-- Passage for review follows --
Is geoengineering worth it?
My tuppence says no, simply because the profit incentive will encourage businesses in the field of geoengineering to welcome (and perhaps even actively encourage the creation of) situations that require their solutions.
I cite as example the rejection as ‘unsustainable’ (sic) potential solutions to our current problems that would entail ‘damage to the economy’ — as in, for instance, redesigning public transport such that it wouldn’t entail individuals driving heavy metal boxes.
Fascinating stuff Kate – and very good to see published on a public forum.
If and when you get the chance for further exploration of the potentials, how about running a set with both carbon recovery and albedo restoration programs ? Given the risk of the latter being terminated unexpectedly, in practice the inclusion of the former would be a moral imperative as well as a strategic insurance – so modelling them together would seem rational.
The potential scale of carbon recovery via productive afforestation has been much understated thus far – felling trees is distinctly unpopular in some quarters – but the resources and yields are pretty clear. A study by WRI & WFN identified 1.6GHa.s globally as available for afforestation with native species without impacting farmland. This could, after two or three decades of establishment as coppice forestry, yield around 13GTs dry wood per year for village scale processing to charcoal, using basic 35% efficient retorts, thus yielding around 4.5GTs charcoal/yr. Beside the sale of primed charcoal as a soil fertility enhancer and soil moisture regulator, about 28% of the wood’s potential energy is released in the form of a crude wood-gas, which is readily converted to methanol or other liquid fuels, thus assisting the economics of this option. While significant additional feedstock is available from farm wastes etc, it is far more dispersed in origin and so harder to assemble in economic quantities. Mobile retorts might perhaps help resolve this issue, but the yield would still be minor compared to that from coppice forestry.
With regard to albedo restoration (which title in my view offers a far easier public acceptance than the technical ‘solar radiation management’) might I put in a word for cloud brightening as a focus of modelling ? Its clear advantages of local or regional targetting (e.g. over the arctic or NE Atlantic in summer), of using harmless seawater (rather than sulphates) which then rains out within about 9 days (rather than 2 years) would seem to make it a far more promising option for both official and public acceptance, and thus well worth modelling.
As an evaluation of the combined effects of the most promising options for geo-engineering, I’d venture to suggest that if you were to undertake such research it would plainly be original enough to warrant publication, though I trust that you’d also be able get it to the public via your excellent site.
Regards,
Lewis
-- Passage for review concluded --
-- Material provided follows --
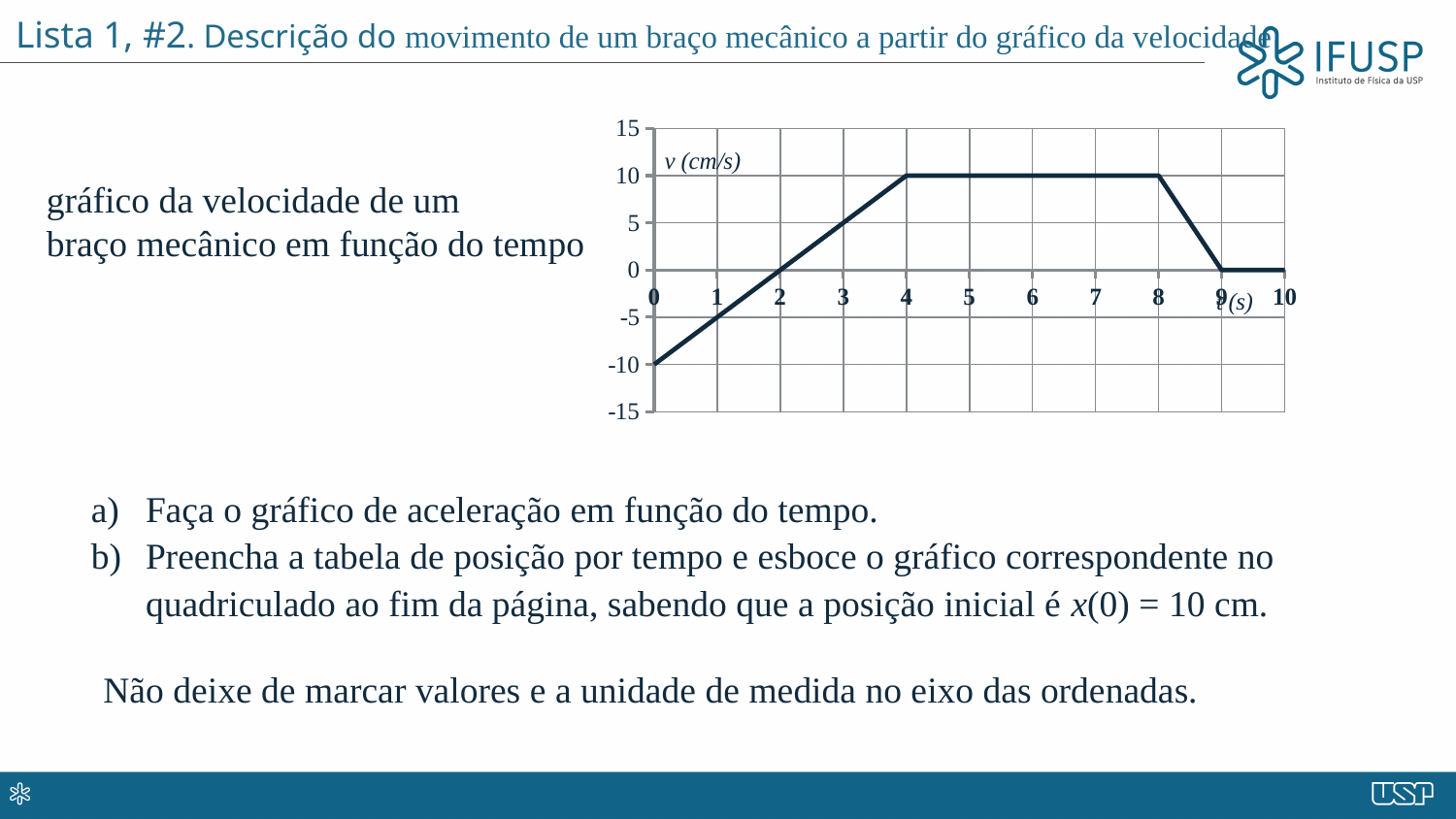
What is the velocity at t = 1 s? -5 What is the velocity at t = 8 s? 10 What is the highest velocity value reached on the graph? 10 Does the velocity rise or fall between t = 0 s and t = 4 s? rise What is the label of the vertical axis? v (cm/s) What type of chart is shown on the slide? line chart What is the velocity at t = 0 s? -10 By how much does the velocity change between t = 0 s and t = 4 s? 20 What is the velocity at t = 9 s? 0 What is the velocity at t = 4 s? 10 What is the lowest velocity value on the graph? -10 Is the velocity at t = 6 s greater or less than 5? greater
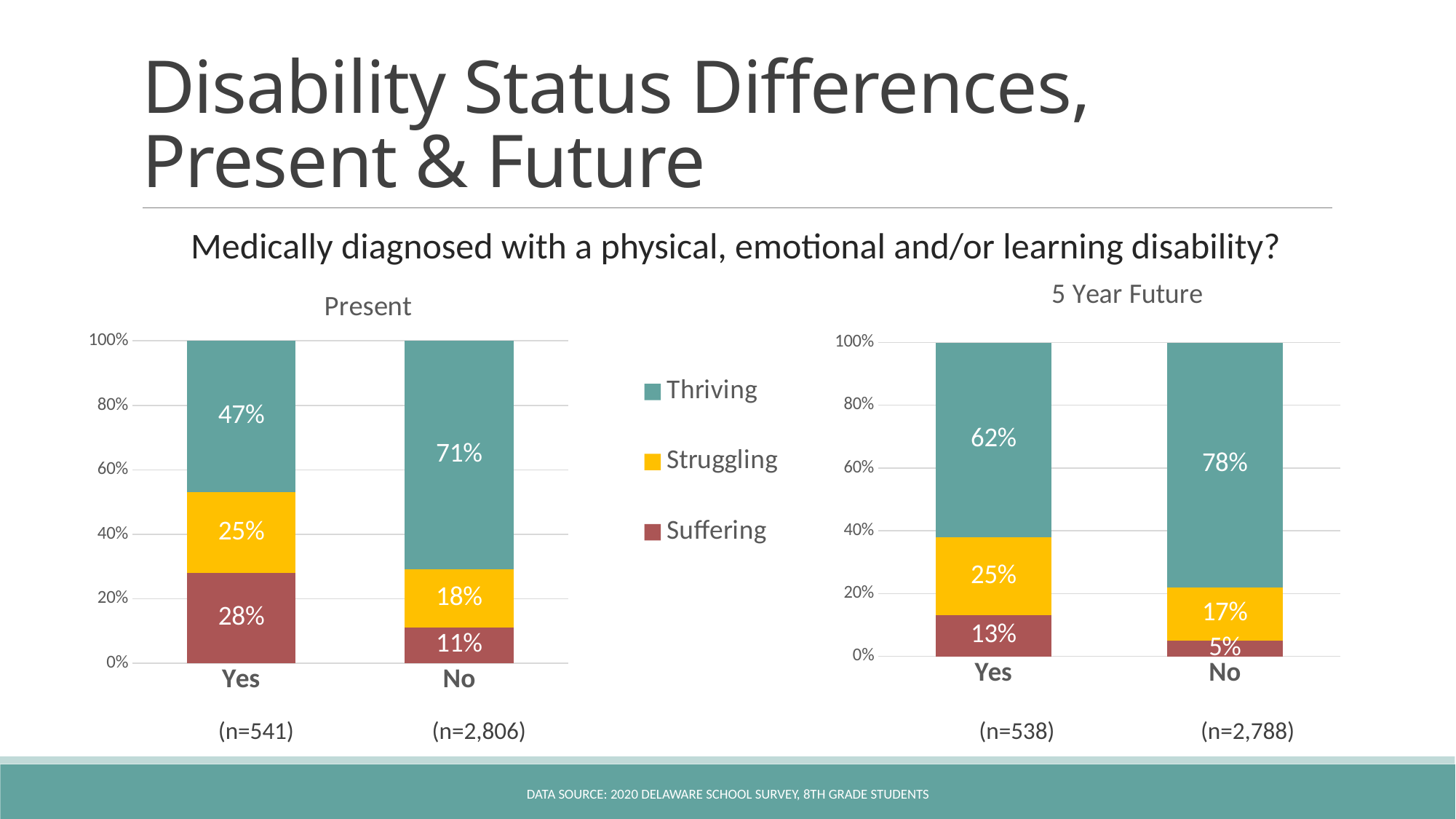
In the Present chart, what percentage of the No group is Suffering? 11% In the 5 Year Future chart, which group has the higher Thriving percentage, Yes or No? No How many series does the legend list? 3 In the Present chart, which group has the higher Suffering percentage, Yes or No? Yes In the Present chart, what percentage of the Yes group is Thriving? 47% In the 5 Year Future chart, what percentage of the Yes group is Struggling? 25% In the Present chart, which segment of the Yes bar is the largest? Thriving In the 5 Year Future chart, which segment of the No bar is the smallest? Suffering In the 5 Year Future chart, what percentage of the No group is Thriving? 78% What kind of chart is the Present chart? Stacked bar chart In the 5 Year Future chart, what is the difference between the Suffering percentages for the Yes and No groups? 8% In the Present chart, what is the difference between the Thriving percentages for the No and Yes groups? 24%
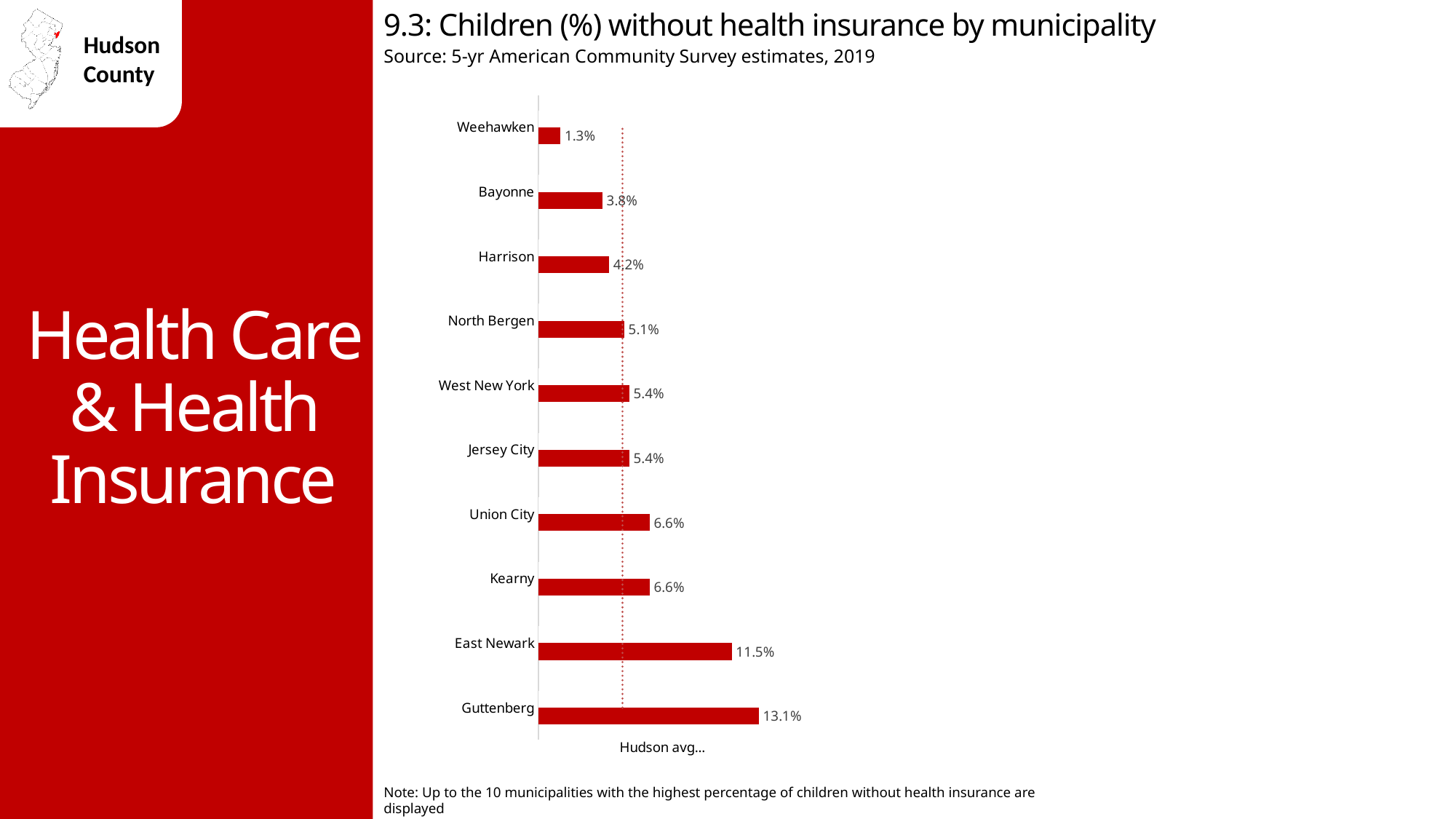
What is the source of the data shown in the chart? 5-yr American Community Survey estimates, 2019 What percentage is shown for Weehawken? 1.3% What type of chart is shown on the slide? Bar chart How many municipalities are shown in the chart? 10 What is the difference between the values for Guttenberg and East Newark? 1.6% What is the value for North Bergen? 5.1% What is the difference between the values for Union City and Bayonne? 2.8% What percentage of children in Guttenberg are without health insurance? 13.1% Which municipality has the highest percentage of children without health insurance? Guttenberg What is the value shown for East Newark? 11.5% Which has a higher value, Harrison or Kearny? Kearny Which municipality has the lowest percentage of children without health insurance? Weehawken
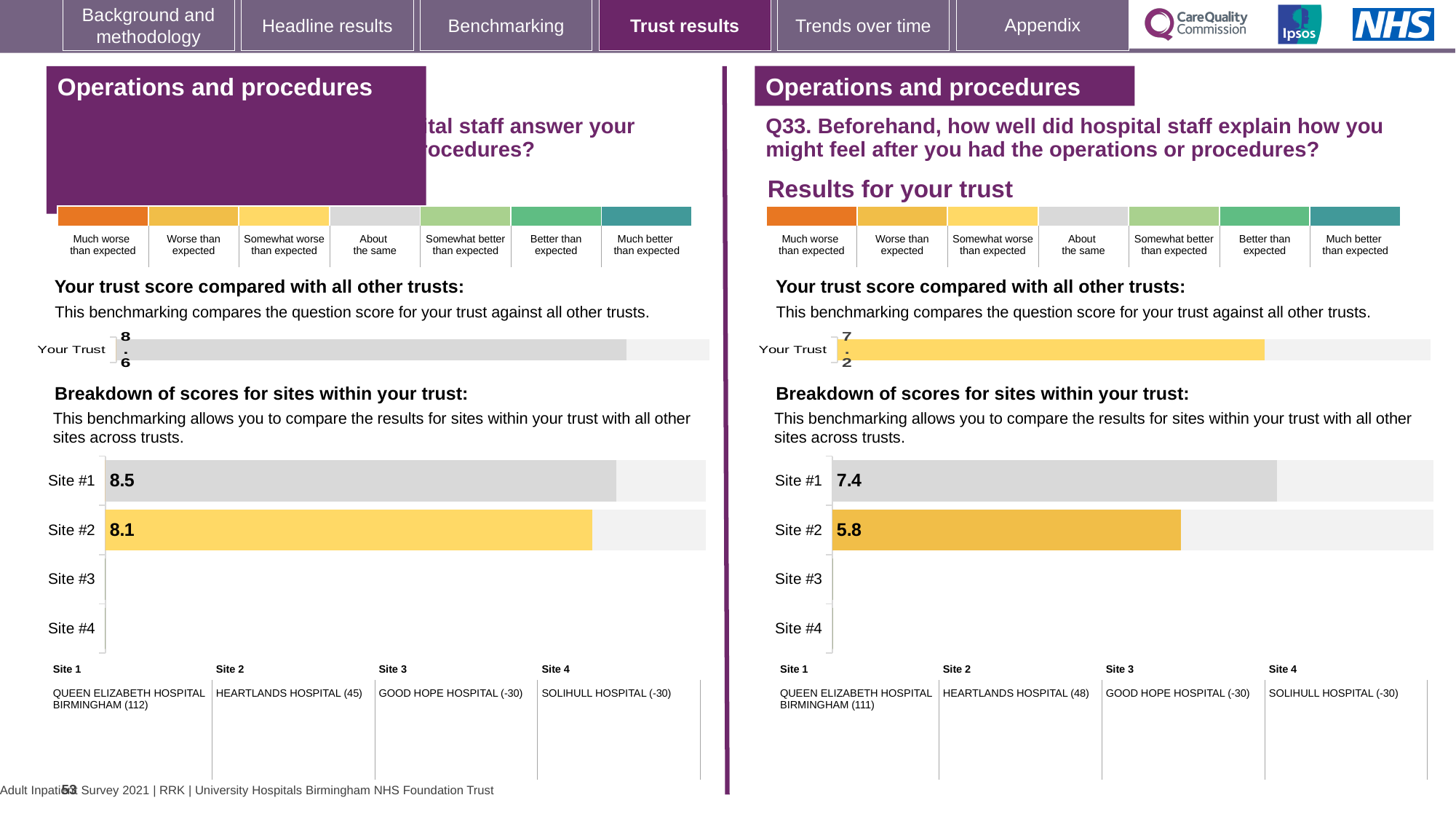
On the right half of the slide (Q33), how many site categories are listed on the axis of the site breakdown chart? 4 On the right half of the slide (Q33), what is the 'Your Trust' score shown in the 'Your trust score compared with all other trusts' chart? 7.2 What kind of chart is used for the 'Breakdown of scores for sites within your trust' on the right half of the slide (Q33)? Bar chart On the left half of the slide, in the site breakdown chart, what is the difference between the Site #1 and Site #2 scores? 0.4 On the right half of the slide (Q33), in the 'Breakdown of scores for sites within your trust' chart, what is the score for Site #1? 7.4 On the right half of the slide (Q33), in the site breakdown chart, what is the difference between the Site #1 and Site #2 scores? 1.6 On the left half of the slide, in the 'Breakdown of scores for sites within your trust' chart, what is the score for Site #2? 8.1 On the right half of the slide (Q33), in the site breakdown chart, which site has the lowest score among those with a bar shown? Site #2 On the left half of the slide, what is the 'Your Trust' score shown in the 'Your trust score compared with all other trusts' chart? 8.6 On the right half of the slide (Q33), in the site breakdown chart, which site has the higher score, Site #1 or Site #2? Site #1 On the left half of the slide, in the 'Breakdown of scores for sites within your trust' chart, what is the score for Site #1? 8.5 On the right half of the slide (Q33), in the 'Breakdown of scores for sites within your trust' chart, what is the score for Site #2? 5.8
-- Material provided concluded --
From the geoengineering thread, return word for word the part that opens with the words containing "Is geoengineering worth" and closes with "heavy metal boxes.". Nothing in the listing is needed here.

Is geoengineering worth it?
My tuppence says no, simply because the profit incentive will encourage businesses in the field of geoengineering to welcome (and perhaps even actively encourage the creation of) situations that require their solutions.
I cite as example the rejection as ‘unsustainable’ (sic) potential solutions to our current problems that would entail ‘damage to the economy’ — as in, for instance, redesigning public transport such that it wouldn’t entail individuals driving heavy metal boxes.